*Given text*:
Start of Block

USD/JPY Exchange Rate

USD/JPY, the “gopher”

USD/JPY is the abbreviation for the U.S. dollar and Japanese yen cross. Trading this currency pair is also known as trading the “gopher”. The USD/JPY tends to have a positive correlation with the USD/CHF and USD/CAD currency pairs because they all use the U.S. dollar as the base currency.
Since much of the Eastern economy moves according to Japan, the Yen is quite sensitive to factors related to Asian stock exchanges. Because of the interest rate differential between this currency and other major currencies that preponderated for several years, it is also sensitive to any change affecting the so-called “Carry Trade”.

Historical lows and highs… fixed rate or free float rate?

  • Fixed Rate: from 1944 to 1971: Following World War II the Yen lost much of its prewar value. To stabilize the Japanese economy, the exchange rate of the yen was fixed at ¥360 per $1 as part of the Bretton Woods system that set an obligation for each country to adopt a monetary policy that maintained the exchange rate by tying its currency to gold.
  • Free Float Rate: When the Bretton Woods system ended in 1971, the United States unilaterally terminated convertibility of the US dollar to gold. The JPY became undervalued and was allowed to float. Since then, the pair reached its highest price in January 1973 at 301.15¥/USD and its minimum in October 2011 at 72¥/USD.


In her “USDJPY Forecast 2017” published at the end of 2016, Valeria Bednarik states that Kuroda, Governor of the Bank of Japan, will need to work together with Trump: “Japan got a helping hand from the US, as perspectives of upcoming Trump’s policies are boosting growth and inflation, alongside with the three rate hikes foreseen by the US Federal Reserve which fueled dollar’s demand, putting the pair just 200 pips away from the 120.00 threshold. The main reason behind this sharp depreciation of the JPY is that US yields have soared to their highest in nearly two years after US election prompted demand for USD-nominated assets, with the 10-year Treasury yield up to 2.50%, while JGB’s one stands pat close to zero, as per BOJ’s policy.

End of Block

*How to complete this task*: In the USD/JPY text, at what rate was the yen fixed against the dollar under the Bretton Woods system?

*Extracted entries*:

Start of Block

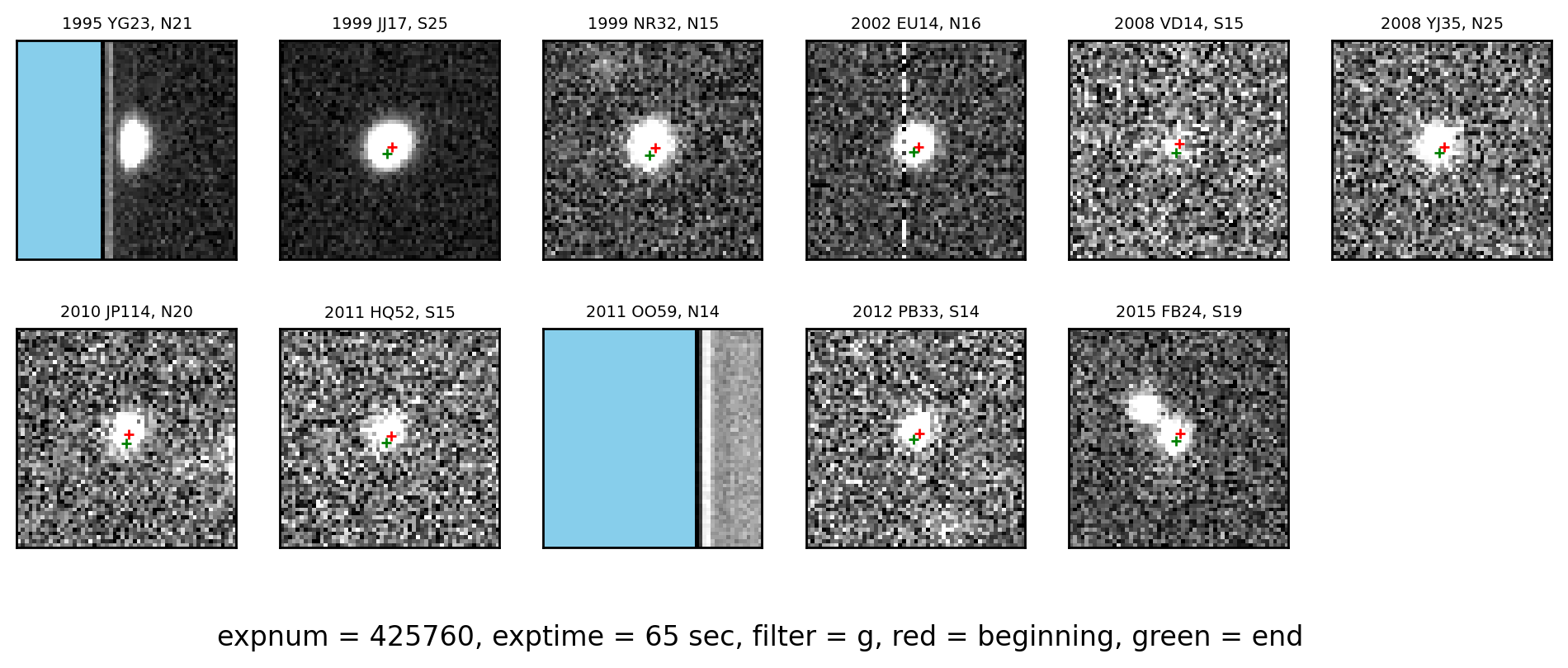 1995 YG23, N21

1999 JJ17, S25

1999 NR32, N15

2002 EU14, N16

2008 VD14, S15

2008 YJ35, N25

2010 JP114, N20

2011 HQ52, S15

2011 OO59, N14

2012 PB33, S14

2015 FB24, S19

expnum = 425760, exptime = 65 sec, filter = g, red = beginning, green = end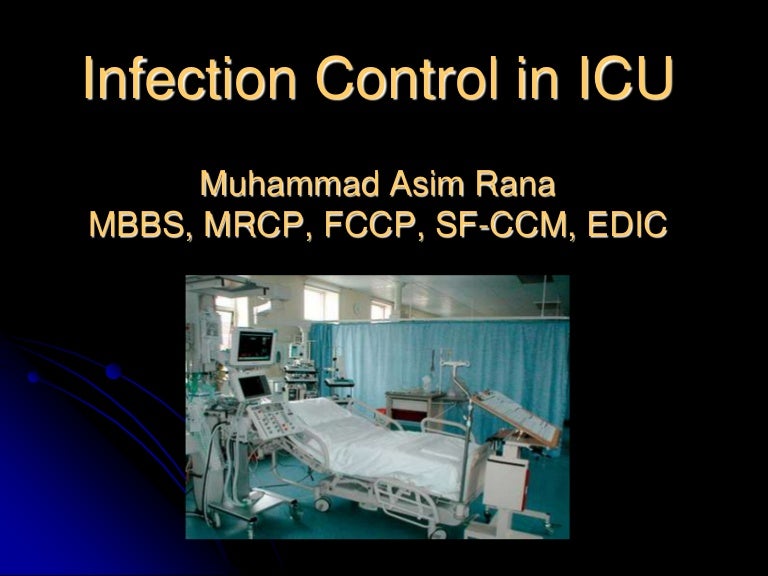 Infection Control in ICU

Muhammad Asim Rana
MBBS, MRCP, FCCP, SF-CCM, EDIC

End of Block

*Solved exercise*: ¥360 per $1.